*Supplied text*:
--------
This resulted in 200 total test cases (100 consistent and 100 inconsistent) generated using the GPT-4.5-preview model, a model not evaluated in this study.

Language Models Evaluated

Five LLMs were tested, spanning different parameter sizes and architectures:

gemini-2.0-flash
llama-3.1-8b-instant
llama-3.3-70b-versatile
gpt-4o-mini
o3-mini

Prompting Strategy

The following standardized prompt was used without additional tuning:

Analyze the consistency between the provided Requirement and Document delineated by |||. Determine explicitly if the Document contains any information that contradicts, violates, or is inconsistent with the Requirement. Requirement: |||{REQ}||| Document: |||{DOC}||| Is the Document inconsistent with the Requirement? Provide only a direct and definitive answer with "Yes" or "No".

Grading Paradigm

Responses were parsed to isolate definitive "Yes" or "No" answers. Any ambiguous responses containing both "Yes" and "No" were marked incorrect.

Results

The experimental setup mirrors a structured approach which could be taken in an engineering setting, where the trade off between minimizing false positives (having high precision) versus minimizing false negatives (having high recall) can have significant downstream implications.

Confusion Matrix Components

The evaluation of LLM performance in identifying inconsistencies revealed significant differences among the tested models. Figure 1 (Confusion Matrix Components) illustrates the distribution of true positives, false positives, true negatives, and false negatives for each model, providing foundational context for further analysis.
--------
*Material provided*:
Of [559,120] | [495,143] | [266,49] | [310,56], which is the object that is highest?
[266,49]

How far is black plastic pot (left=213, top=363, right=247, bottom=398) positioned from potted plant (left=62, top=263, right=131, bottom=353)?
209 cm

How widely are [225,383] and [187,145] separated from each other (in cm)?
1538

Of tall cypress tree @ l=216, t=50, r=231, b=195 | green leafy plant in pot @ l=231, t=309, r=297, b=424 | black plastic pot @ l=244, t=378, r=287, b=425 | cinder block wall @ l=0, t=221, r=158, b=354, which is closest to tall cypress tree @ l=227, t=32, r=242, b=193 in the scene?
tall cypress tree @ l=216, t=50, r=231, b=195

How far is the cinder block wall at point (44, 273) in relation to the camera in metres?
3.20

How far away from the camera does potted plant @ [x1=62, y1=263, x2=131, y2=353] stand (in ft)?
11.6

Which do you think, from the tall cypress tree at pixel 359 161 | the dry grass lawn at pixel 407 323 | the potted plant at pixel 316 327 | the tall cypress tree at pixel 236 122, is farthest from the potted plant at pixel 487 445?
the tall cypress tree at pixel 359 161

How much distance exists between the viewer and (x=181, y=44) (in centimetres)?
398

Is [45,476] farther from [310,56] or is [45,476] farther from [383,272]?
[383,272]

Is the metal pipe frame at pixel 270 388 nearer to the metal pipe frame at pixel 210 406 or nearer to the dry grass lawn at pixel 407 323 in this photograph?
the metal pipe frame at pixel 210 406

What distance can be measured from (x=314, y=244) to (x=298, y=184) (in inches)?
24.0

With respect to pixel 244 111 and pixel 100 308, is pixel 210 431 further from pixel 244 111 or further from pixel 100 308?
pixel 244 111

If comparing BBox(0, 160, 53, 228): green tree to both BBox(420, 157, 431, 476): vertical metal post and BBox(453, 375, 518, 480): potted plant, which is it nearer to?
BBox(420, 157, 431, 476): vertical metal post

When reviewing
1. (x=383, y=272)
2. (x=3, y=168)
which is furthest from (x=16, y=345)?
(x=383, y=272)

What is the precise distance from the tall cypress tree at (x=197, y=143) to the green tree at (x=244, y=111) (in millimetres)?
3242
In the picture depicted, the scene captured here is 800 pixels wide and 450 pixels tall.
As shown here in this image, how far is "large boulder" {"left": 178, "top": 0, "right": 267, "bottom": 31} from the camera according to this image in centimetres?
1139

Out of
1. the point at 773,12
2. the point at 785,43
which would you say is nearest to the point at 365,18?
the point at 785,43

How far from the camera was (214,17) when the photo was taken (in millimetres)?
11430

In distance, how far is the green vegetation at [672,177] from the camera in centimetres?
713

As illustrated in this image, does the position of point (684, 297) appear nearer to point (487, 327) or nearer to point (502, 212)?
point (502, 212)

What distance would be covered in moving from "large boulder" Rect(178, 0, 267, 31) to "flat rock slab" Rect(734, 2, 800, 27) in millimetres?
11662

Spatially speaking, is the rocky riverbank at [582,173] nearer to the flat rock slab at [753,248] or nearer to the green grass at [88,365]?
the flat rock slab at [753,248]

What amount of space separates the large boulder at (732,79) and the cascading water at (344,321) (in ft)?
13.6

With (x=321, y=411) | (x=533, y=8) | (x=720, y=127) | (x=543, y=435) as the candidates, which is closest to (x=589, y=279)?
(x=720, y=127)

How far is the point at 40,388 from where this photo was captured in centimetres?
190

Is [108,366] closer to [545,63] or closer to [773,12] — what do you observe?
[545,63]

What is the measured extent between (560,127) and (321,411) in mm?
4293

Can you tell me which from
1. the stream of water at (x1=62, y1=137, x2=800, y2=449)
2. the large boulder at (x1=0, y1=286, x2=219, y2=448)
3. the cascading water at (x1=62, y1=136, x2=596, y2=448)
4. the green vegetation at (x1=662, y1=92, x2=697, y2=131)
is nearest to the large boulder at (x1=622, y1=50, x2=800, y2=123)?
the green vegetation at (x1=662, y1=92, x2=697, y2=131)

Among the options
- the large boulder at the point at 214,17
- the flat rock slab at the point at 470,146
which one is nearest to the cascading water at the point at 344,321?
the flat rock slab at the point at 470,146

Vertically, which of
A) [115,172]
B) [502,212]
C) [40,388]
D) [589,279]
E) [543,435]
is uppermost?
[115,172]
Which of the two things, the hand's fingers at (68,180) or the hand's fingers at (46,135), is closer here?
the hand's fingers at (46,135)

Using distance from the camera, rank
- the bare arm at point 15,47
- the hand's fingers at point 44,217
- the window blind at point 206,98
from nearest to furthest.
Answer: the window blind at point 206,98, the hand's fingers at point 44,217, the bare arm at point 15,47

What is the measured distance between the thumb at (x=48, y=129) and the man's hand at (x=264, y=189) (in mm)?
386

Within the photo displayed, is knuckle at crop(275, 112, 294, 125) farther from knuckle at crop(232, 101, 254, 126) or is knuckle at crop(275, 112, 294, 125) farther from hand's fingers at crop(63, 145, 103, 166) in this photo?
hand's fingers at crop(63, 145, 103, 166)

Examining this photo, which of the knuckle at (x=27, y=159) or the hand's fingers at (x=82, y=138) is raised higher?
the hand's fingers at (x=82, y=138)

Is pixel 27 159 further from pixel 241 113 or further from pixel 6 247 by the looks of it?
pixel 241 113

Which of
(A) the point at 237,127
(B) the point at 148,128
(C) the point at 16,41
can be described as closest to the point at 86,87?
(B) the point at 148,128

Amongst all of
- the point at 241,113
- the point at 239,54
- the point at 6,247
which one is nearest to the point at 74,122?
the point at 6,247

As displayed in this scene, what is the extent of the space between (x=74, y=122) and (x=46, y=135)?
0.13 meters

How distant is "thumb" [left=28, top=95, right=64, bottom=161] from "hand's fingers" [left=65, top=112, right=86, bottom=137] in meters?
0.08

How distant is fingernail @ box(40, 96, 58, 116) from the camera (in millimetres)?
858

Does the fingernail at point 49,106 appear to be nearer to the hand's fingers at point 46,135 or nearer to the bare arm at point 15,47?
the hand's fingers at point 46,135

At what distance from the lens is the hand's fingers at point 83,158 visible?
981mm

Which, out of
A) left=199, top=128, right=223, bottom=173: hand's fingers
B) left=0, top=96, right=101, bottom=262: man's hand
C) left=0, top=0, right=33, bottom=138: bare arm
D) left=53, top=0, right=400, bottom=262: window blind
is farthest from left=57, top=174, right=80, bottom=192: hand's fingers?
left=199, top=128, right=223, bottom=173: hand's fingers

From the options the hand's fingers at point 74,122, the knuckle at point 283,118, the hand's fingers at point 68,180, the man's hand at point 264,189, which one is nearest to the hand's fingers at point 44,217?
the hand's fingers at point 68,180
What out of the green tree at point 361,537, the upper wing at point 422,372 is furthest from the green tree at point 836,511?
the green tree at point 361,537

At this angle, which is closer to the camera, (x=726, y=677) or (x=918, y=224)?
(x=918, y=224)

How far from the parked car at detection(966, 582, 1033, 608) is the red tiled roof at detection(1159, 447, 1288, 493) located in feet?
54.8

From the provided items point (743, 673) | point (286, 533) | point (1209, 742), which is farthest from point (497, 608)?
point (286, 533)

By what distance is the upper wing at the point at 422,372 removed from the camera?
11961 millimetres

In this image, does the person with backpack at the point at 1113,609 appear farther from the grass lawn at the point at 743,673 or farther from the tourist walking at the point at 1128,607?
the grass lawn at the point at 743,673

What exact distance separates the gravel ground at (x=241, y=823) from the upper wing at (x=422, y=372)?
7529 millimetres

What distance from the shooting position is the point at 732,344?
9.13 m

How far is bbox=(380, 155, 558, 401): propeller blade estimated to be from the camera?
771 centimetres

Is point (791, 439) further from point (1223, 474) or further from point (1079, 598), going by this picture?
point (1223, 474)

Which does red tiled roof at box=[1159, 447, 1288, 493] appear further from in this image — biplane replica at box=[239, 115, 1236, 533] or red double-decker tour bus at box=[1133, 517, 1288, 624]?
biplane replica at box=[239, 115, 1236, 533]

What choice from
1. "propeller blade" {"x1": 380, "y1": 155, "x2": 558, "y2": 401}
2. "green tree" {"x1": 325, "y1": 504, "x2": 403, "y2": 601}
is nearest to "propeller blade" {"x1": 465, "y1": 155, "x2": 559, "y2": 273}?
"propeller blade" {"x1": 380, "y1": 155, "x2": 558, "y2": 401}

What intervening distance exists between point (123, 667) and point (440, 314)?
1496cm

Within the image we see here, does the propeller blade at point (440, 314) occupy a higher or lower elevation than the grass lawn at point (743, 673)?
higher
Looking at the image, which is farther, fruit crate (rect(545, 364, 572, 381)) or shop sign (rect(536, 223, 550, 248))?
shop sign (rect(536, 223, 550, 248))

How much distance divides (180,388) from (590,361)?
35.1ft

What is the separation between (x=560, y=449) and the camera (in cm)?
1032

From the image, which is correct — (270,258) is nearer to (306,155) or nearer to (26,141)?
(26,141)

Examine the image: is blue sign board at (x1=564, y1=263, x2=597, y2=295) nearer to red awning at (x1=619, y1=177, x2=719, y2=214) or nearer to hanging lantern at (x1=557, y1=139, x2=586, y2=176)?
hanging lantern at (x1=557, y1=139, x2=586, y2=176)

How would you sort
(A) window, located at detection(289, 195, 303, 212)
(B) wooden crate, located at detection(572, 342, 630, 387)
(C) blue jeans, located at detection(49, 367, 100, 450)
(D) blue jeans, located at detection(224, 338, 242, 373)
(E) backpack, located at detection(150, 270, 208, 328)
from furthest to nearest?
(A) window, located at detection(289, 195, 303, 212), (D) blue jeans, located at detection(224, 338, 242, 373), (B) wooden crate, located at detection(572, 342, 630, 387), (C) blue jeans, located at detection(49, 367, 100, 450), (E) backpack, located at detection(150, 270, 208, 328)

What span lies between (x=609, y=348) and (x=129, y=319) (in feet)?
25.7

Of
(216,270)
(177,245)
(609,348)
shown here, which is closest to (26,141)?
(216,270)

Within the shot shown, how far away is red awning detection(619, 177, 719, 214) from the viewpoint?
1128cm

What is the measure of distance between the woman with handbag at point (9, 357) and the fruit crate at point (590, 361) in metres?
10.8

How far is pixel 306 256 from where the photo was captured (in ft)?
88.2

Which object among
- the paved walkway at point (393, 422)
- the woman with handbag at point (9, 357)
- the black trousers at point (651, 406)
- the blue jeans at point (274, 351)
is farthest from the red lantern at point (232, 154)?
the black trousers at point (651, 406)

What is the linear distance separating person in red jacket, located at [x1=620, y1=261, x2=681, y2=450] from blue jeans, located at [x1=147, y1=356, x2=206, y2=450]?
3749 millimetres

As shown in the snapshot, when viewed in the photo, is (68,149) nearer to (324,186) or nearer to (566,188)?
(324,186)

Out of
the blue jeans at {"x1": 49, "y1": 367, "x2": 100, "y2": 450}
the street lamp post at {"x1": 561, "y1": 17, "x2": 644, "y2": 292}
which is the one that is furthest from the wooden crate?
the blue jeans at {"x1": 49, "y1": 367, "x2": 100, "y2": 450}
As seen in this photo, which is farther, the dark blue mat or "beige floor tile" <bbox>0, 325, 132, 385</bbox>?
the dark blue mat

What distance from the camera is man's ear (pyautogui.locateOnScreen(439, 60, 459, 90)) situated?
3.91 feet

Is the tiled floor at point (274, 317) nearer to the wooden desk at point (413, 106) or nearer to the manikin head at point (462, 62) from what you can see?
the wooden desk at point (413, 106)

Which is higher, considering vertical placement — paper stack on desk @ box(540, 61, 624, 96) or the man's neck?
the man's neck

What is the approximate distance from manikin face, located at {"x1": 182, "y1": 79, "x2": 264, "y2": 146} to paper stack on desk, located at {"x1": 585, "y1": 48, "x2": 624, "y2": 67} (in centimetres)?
--------
*What the task asks*:
Can you rewrite the text on LLM consistency testing, beginning at the words "Grading Paradigm" and stopping after "were marked incorrect.", putting "wrong" in place of "incorrect"?

*Output of the task*:
Grading Paradigm

Responses were parsed to isolate definitive "Yes" or "No" answers. Any ambiguous responses containing both "Yes" and "No" were marked wrong.